The real property base is divided into three groups based on their geographic location in the County. Each group is reassessed triennially by the State Department of Assessments and Taxation (SDAT), which has the responsibility for assessing properties in Maryland. The amount of the change in the established market value (full cash value) of one-third of the properties reassessed each year is phased in over a three-year period. Declines in assessed values, however, are effective in the first year. The real property reassessment for Group 1 increased 11.1 percent in FY17 (9.6% for residential), and reassessment for Group 2 increased 7.8 percent in FY18 (4.8% for residential). Real property taxable assessment for Group 3 is estimated to increase 8.4 percent in FY19 (3.9% for residential). Based on data provided by SDAT, total personal property base is projected to increase 1.8 percent in FY18 and 2.8 percent in FY19.

Income Tax

Estimated FY19 income tax revenues of $1,585.2 million are 7.0 percent above the revised FY18 estimate. Previously, future income tax estimates starting in FY19 incorporated the impact of the Wynne vs. Comptroller decision by the U.S. Supreme Court on May 18, 2015. However, with introduction and likely passage of proposed legislation by the Maryland General Assembly, an impact of Wynne repayments will start in FY21 rather than FY19. This assumption increases estimated FY19 income tax revenues by $14.3 million. Absent this assumption, estimated FY19 income tax revenues would be 6.0 percent above the revised FY18 estimate. The estimated FY19 income tax revenues do not include the impact of the Tax Cut and Jobs Act (TCJA, or H.R.1) on the County's estimated FY19 income tax revenues. Because of the proposed legislation before the Maryland General Assembly, actions by State of Maryland officials and regulations issued by the Internal Revenue Service, U.S. Treasury Department, as well as the effect of the federal tax law on business income that may have a negative fiscal impact on the County, the final "net" impact of the federal tax bill on the County's income tax revenues is uncertain at this time. In lieu of such uncertainty, Finance estimates FY19 income tax revenues based on the December 2017 income tax estimate by the Board of Revenue Estimates.

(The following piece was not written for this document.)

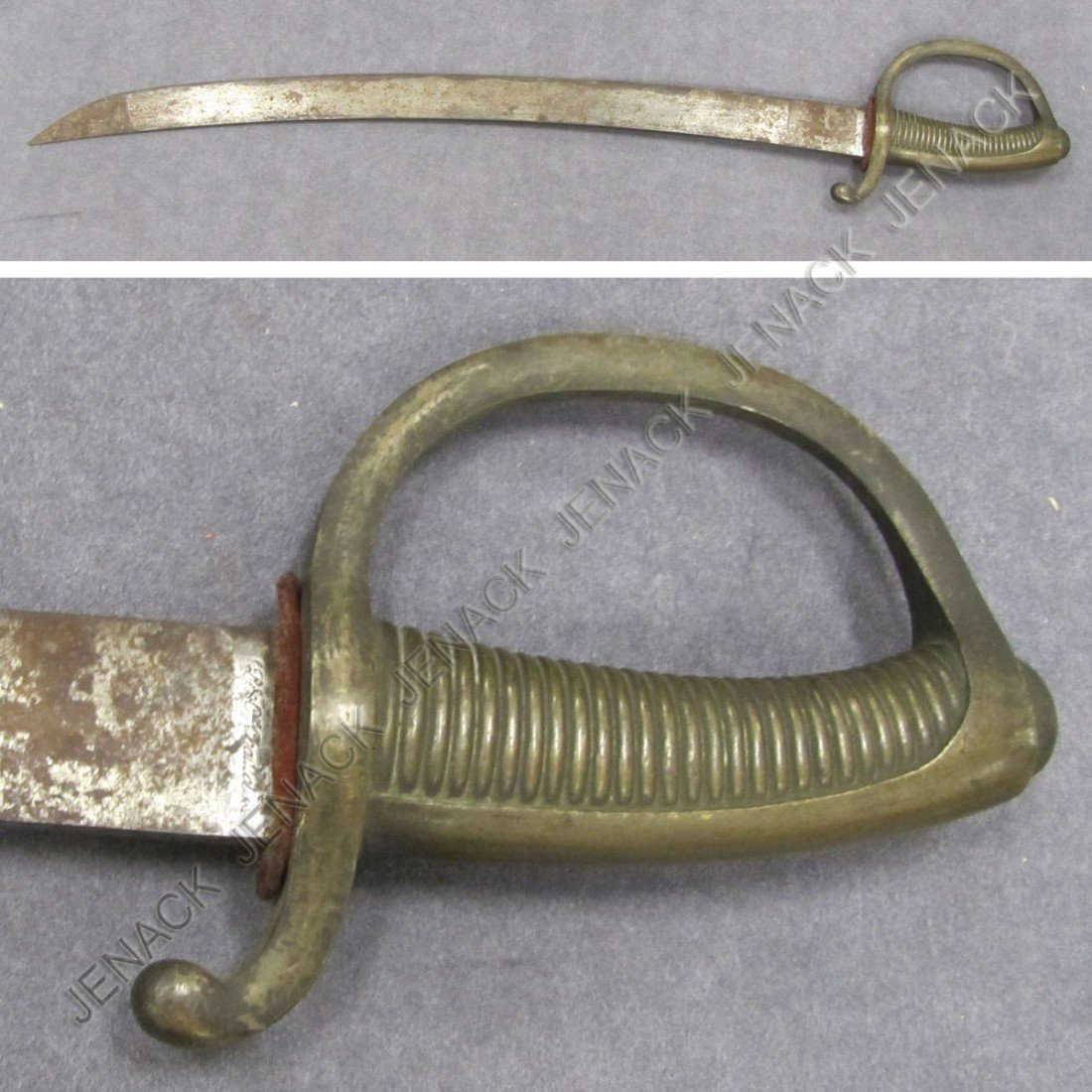 2: FRENCH ARTILLERY SABER, SIGNED 19TH CENTURY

During any one fiscal year, the County receives income tax distributions pertaining to at least three different tax years. With the stock market crash of 2008 and subsequent severe recession, withholdings, estimated payments, and extended filings declined 11.9 percent in tax year (TY) 2008, and decreased 4.9 percent in TY2009, but increased 7.2 percent in TY2010, 6.2 percent in TY2011, and 10.0 percent in TY2012, before declining 3.8 percent in TY2013 attributed to the decline in capital gains. Following the decline in TY2013, income tax revenues increased 6.6 percent in 2014, increased 2.9 percent in TY2015, but declined 0.4 percent in TY2016 attributed to a 50 percent decline in capital gains for the top 100 County taxpayers. The elections of November 2016 raised expectations that tax relief for individuals, especially those individuals with high incomes, would occur in tax year 2017. As such, those individuals would delay recognizing capital gains in a later tax year. The reduction of 50 percent of the top 100 County taxpayers suggests that is what occurred as noted below in our receipts from October 15th filers in 2016.

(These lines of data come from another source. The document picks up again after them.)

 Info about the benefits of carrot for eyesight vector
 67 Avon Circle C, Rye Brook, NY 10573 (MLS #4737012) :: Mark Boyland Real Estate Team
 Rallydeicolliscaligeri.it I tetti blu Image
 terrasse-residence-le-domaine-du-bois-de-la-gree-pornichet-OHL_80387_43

In addition to the quarterly distributions that represent withholdings and estimated payments, receipts from October 15th filers and adjustments to prior year distributions by the Maryland Comptroller revenues from October 15th filers and distribution adjustments experienced a decline of 85.9 percent in tax year 2008 and a modest increase in 2009. However, from tax year 2010 to tax year 2012, revenues increased sharply to $144.7 million in 2010 and to $174.2 million in 2012, but below the pre-recession level, decreased to $96.8 million in 2013 ( image 44.4%) attributed to the "fiscal cliff" tax policy enacted by the U.S. Congress, increased to $142.8 million in 2014 ( image 47.5%), and increased to $149.3 million in 2015 ( image 4.6%) but declined to $108.3 million ( image 27.5%) in 2016.

Transfer and Recordation Taxes

Estimated FY19 revenues for the General Fund of $162.9 million, which exclude the School Capital Improvement Program (CIP) portion, condominium conversions, and the tax premium, are 3.3 percent above the revised FY18 estimate. This reflects an FY19 estimate of $109.5 million in the transfer tax and $53.4 million in the recordation tax. Effective September 1, 2016, the recordation tax for the General Fund decreased from 0.440 percent to 0.416 percent and the exemption was increased from $50,000 to $100,000 of the consideration payable on the conveyance of any owner-occupied residential property. During the first eight months of FY18, the number of transactions for the residential transfer tax has decreased 7.9 percent and the amount of collections from the residential transfer tax has decreased 2.2 percent over the same eight-month period in FY17. Over the same eight-month period, the number of transactions for the non-residential transfer tax decreased 22.6 percent and the amount collections decreased 52.8 percent compared to FY17. Activity for the recordation tax experienced similar trends during the eight-month period. The number of residential recordation tax transactions for the General Fund decreased 5.4 percent in FY18 and the General Fund collections for from the residential recordation tax decreased 21.7 percent. Transactions for the non-residential transactions for the General Fund decreased 9.8 percent over the eight-month period in FY18 compared to the same period in FY17 and collections decreased 52.9 percent. Please note that the rate cut in the General Fund for the recordation tax in FY17 did not begin until September 1, 2016. Therefore, the percent changes between FY17 and FY18 may overstate the percentage decrease in FY18.

Transfer and recordation tax revenues have fluctuated greatly over time and primarily reflect shifting trends in the real estate market. The transfer tax rate is generally one percent of the value of the property transferred to a new owner. This applies to both improved (i.e., building) and unimproved (i.e., land) residential and commercial properties. The recordation tax is levied when changes occur in deeds, mortgages, leases, and other contracts pertaining to the title of either real or personal property.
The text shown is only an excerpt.